[Data items]
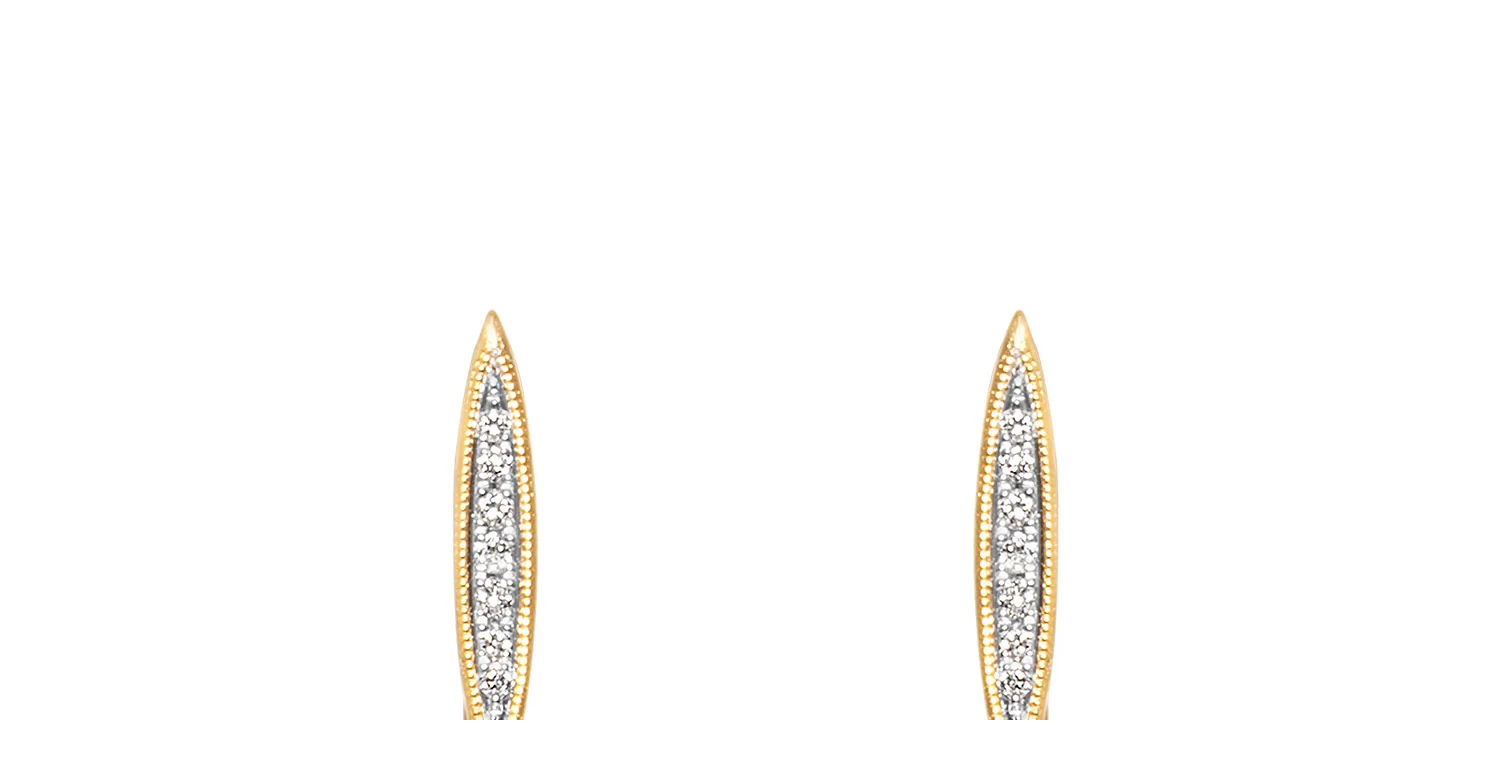

--- FILE ---
content_type: text/html; charset=utf-8
request_url: https://www.tarapearls.com/collections/all/products/8-8-5mm-akoya-pearl-lever-back-earrings?view=quick
body_size: 1090
content:





















<div class="product-quick-view" style="position: relative; z-index: 0">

ACTIVITY: Reprint every record exactly and skip the pictures.

RESPONSE:
--- FILE ---
content_type: text/html; charset=utf-8
request_url: https://www.tarapearls.com/collections/all/products/8-8-5mm-akoya-pearl-lever-back-earrings?view=quick
body_size: 1090
content:





















<div class="product-quick-view" style="position: relative; z-index: 0">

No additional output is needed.